Não vai custar 9000 euros

Na China, o Geely Xingyuan é vendido por valores que, à taxa de câmbio atual, começam em torno dos 9 mil euros. É esse número que explica parte do seu impacto no mercado: foi o elétrico mais vendido na China em 2025 e este ano vai pelo mesmo caminho, com vários meses onde as entregas superaram as 50 mil unidades.

Mas é também o número que mais facilmente pode induzir em erro quando se fala da chegada à Europa. De acordo com o responsável de comunicação da Geely na Europa, o preço do E2 nos vários mercados europeus deverá ficar seguramente acima dos 21 mil euros.

Ainda não há preços confirmados para Portugal, nem uma data fechada para o lançamento nacional, mas a chegada ao mercado está prevista para 2027. As primeiras unidades para a Europa já partiram da China em navios e chegada deverá acontecer nas próximas semanas.

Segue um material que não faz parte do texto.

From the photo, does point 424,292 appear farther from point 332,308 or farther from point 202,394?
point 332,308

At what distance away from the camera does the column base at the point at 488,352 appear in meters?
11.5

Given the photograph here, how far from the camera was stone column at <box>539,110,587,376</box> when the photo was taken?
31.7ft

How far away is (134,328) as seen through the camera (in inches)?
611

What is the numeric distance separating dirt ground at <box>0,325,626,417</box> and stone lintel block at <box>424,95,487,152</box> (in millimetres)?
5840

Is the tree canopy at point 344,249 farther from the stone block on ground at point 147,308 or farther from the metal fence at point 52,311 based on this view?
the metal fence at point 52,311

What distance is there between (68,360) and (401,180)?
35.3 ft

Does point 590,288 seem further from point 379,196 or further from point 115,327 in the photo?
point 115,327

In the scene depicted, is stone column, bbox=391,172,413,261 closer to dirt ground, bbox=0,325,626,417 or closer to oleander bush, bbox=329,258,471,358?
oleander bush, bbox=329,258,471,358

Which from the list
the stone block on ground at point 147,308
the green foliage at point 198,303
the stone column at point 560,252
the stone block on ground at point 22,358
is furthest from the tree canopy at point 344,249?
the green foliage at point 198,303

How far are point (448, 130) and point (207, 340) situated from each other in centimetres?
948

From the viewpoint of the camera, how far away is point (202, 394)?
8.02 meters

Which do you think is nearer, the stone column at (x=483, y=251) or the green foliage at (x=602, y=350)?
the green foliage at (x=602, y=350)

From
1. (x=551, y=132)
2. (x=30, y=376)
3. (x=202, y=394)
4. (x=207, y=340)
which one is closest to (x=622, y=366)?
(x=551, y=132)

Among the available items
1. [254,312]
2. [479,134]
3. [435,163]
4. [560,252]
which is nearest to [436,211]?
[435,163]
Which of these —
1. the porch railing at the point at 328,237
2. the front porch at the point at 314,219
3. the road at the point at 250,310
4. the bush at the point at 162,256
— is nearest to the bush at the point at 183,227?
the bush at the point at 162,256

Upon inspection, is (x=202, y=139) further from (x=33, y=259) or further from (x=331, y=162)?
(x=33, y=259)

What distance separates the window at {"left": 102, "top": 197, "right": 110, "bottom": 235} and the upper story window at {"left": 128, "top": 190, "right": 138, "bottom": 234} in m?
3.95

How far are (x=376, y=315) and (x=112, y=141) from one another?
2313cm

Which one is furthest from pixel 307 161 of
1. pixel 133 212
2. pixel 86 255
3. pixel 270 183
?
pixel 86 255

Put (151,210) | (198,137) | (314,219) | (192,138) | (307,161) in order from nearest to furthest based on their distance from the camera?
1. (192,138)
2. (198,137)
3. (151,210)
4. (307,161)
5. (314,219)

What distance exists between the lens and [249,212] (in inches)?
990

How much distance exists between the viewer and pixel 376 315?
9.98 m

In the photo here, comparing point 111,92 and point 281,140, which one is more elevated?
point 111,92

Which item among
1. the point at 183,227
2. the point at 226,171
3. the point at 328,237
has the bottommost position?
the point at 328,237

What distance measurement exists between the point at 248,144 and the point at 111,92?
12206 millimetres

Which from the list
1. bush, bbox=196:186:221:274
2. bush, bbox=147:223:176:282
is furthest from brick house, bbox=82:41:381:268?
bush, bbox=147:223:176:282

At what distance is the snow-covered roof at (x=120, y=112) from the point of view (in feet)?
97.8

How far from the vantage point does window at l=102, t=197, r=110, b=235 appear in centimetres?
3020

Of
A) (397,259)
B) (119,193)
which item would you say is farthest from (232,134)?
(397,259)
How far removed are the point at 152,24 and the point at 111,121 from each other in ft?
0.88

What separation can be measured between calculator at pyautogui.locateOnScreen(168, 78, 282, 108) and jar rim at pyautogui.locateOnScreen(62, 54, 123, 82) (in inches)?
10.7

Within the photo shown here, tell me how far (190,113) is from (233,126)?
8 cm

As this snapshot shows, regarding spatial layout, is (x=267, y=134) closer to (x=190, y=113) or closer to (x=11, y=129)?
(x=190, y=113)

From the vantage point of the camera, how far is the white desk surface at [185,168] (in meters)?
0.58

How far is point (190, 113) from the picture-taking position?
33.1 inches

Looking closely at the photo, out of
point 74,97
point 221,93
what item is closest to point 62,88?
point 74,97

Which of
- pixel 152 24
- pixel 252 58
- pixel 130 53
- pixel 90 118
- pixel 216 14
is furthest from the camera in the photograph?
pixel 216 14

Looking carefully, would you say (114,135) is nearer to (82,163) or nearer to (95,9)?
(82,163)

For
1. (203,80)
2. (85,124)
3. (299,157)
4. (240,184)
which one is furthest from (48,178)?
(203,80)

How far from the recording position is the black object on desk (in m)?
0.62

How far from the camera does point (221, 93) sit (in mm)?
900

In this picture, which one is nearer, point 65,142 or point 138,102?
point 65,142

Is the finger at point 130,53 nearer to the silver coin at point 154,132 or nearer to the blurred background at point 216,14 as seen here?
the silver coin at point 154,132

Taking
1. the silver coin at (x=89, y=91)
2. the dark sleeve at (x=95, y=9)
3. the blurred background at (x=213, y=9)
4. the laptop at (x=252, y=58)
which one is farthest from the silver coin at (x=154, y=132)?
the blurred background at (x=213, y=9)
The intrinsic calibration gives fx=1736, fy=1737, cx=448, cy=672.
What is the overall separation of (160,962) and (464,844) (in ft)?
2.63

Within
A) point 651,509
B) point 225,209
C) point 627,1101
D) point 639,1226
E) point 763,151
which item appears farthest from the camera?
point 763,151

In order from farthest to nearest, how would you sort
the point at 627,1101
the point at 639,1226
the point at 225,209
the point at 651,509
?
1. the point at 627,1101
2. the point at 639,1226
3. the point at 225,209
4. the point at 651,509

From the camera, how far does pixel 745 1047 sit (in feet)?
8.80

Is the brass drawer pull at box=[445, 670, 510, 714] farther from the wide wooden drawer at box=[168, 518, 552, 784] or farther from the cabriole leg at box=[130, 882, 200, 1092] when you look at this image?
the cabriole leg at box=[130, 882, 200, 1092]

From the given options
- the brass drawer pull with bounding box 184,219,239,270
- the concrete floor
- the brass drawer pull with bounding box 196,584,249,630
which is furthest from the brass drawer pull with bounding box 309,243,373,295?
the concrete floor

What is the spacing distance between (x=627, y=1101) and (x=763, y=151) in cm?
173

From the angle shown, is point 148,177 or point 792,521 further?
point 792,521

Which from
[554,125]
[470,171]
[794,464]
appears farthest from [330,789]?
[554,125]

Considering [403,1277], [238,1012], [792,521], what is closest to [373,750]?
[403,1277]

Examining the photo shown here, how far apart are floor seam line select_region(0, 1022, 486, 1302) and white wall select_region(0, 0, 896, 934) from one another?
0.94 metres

Duas baterias para a Europa

Também nas baterias haverá diferenças face às versões conhecidas no mercado chinês. Para a Europa, a Geely deverá apostar em duas versões, com capacidades na ordem dos 35 kWh e 47 kWh. As autonomias finais ainda dependem da homologação, mas deverão situar-se acima dos 250 km e dos 310 km, respetivamente, em ciclo WLTP.

São valores alinhados com aquilo que se espera de um utilitário elétrico de acesso: autonomia suficiente para utilização diária e alguma margem para deslocações extra-urbanas. Relativamente à restante plataforma, apelidada de GEA, terá espaço para acomodar até cinco passageiros e duas bagageiras: uma à frente e outra atrás.

A Europa muda o Geely E2

A Razão Automóvel teve oportunidade de experimentar o Geely E2 durante alguns minutos, num percurso com cidade, estradas secundárias e autoestrada.

Foi uma experiência breve e apenas no lugar do passageiro, e por isso mesmo, as sensações deste primeiro contacto ainda não podem ser partilhadas. Essa informação encontra-se sob embargo até à apresentação do modelo, que deverá acontecer no último trimestre deste ano.

O que já podemos contar é o trabalho que está a ser feito pela Geely Europa. Esta unidade foi usada, juntamente com outras, para testar sistemas eletrónicos e de assistência em vários países europeus: traduções, leitura de sinais de trânsito, integração de software e adaptação às diferentes realidades de utilização.

Do ponto de vista do hardware, a Geely está também a finalizar uma afinação específica de suspensão e direção para a Europa.

Mais firme e mais direto

Segundo os responsáveis de desenvolvimento da Geely Europa, o E2 europeu terá amortecedores específicos e uma direção mais direta. A explicação é simples. O mercado chinês privilegia uma afinação mais suave, orientada para o conforto. Na Europa, a Geely entende que precisa de um comportamento mais seguro, previsível e firme, sobretudo em estrada e autoestrada.

Aqui, o E2 parte com um argumento técnico pouco habitual neste segmento: apesar de ser um utilitário elétrico acessível, tem motor traseiro e suspensão traseira multibraços. A maior parte dos rivais diretos recorre a soluções mais simples, como o eixo de torção.

Entre os concorrentes naturais estarão modelos como o BYD Dolphin Surf, Hyundai Inster, MG4 Urban, Citroën ë-C3 e o futuro Renault Twingo elétrico.

O Geely E2 pode até ter nascido como um elétrico barato para a China mas na Europa terá outro preço. Mais caro, mais afinado e mais adaptada ao nosso mercado. Resta saber se continuará suficientemente barato para ganhar o protagonismo que alcançou no seu mercado doméstico.